Start of Block

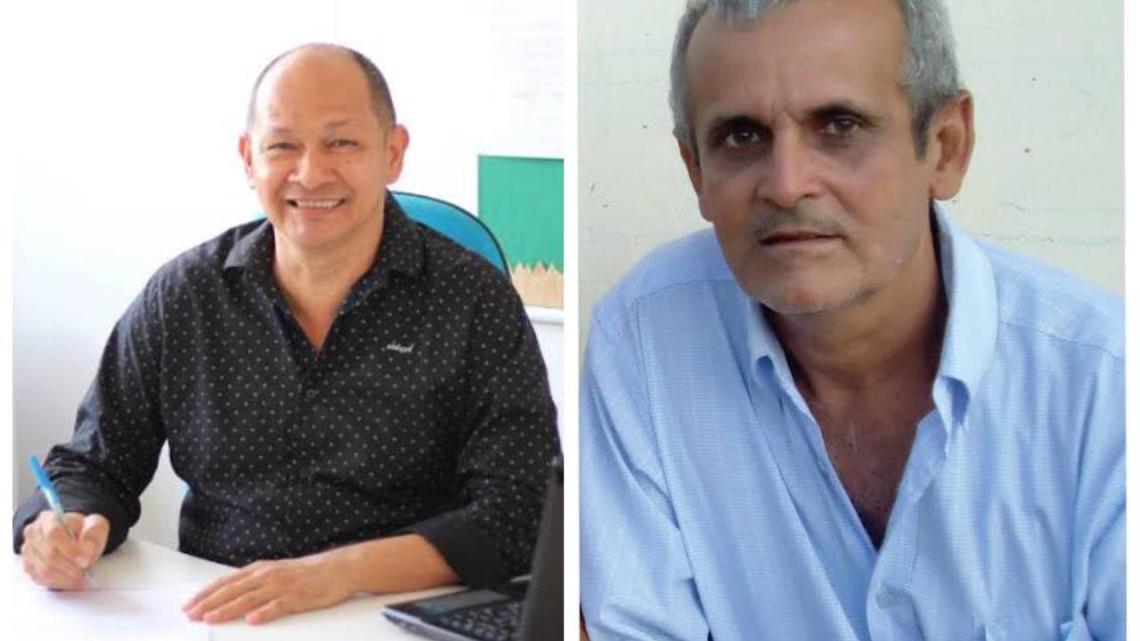 Bomba – Áudio de secretário de educação e vereador Herasmo Leite, revela que seletivo para contratação de professores foi um jogo de cartas marcadas em Pinheiro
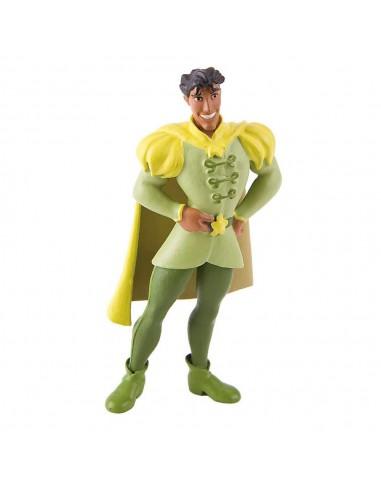 Figura Principe Naveen Tiana y el sapo - Imagen 1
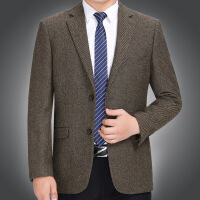 秋冬季毛料休闲西装男外套单西中年男士羊毛纯色西服中老年爸爸装 驼色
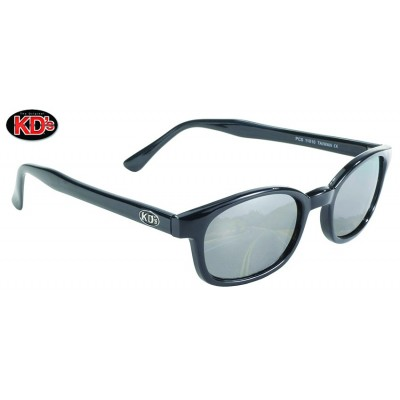 Occhiali XKD'S da sole original Black frame Silver Mirror lens
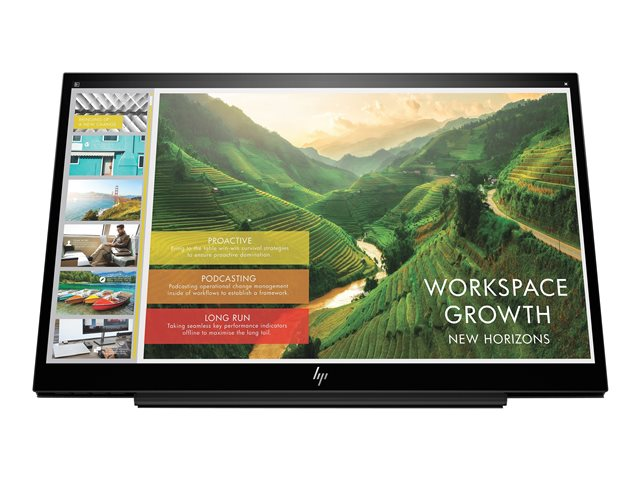 HP Display S14 14inch 1920x1080 USB-C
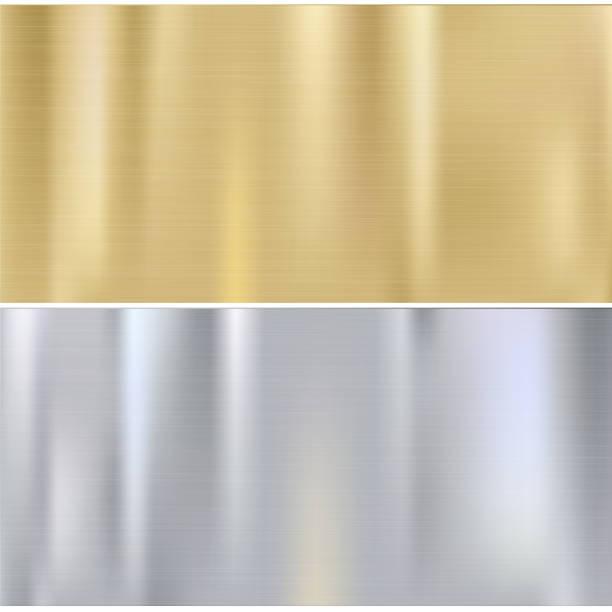 Shiny brushed metal向量藝術插圖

End of Block

ABOUT THIS EXERCISE
Copy exactly the lines running from the line with "秋冬季毛料休闲西装男外套单西中年男士羊毛纯色西服中老年爸爸装 驼色" to the final line of the listing, keeping both ends and dropping any picture.

ANSWER SECTION
 秋冬季毛料休闲西装男外套单西中年男士羊毛纯色西服中老年爸爸装 驼色
 Occhiali XKD'S da sole original Black frame Silver Mirror lens
 HP Display S14 14inch 1920x1080 USB-C
 Shiny brushed metal向量藝術插圖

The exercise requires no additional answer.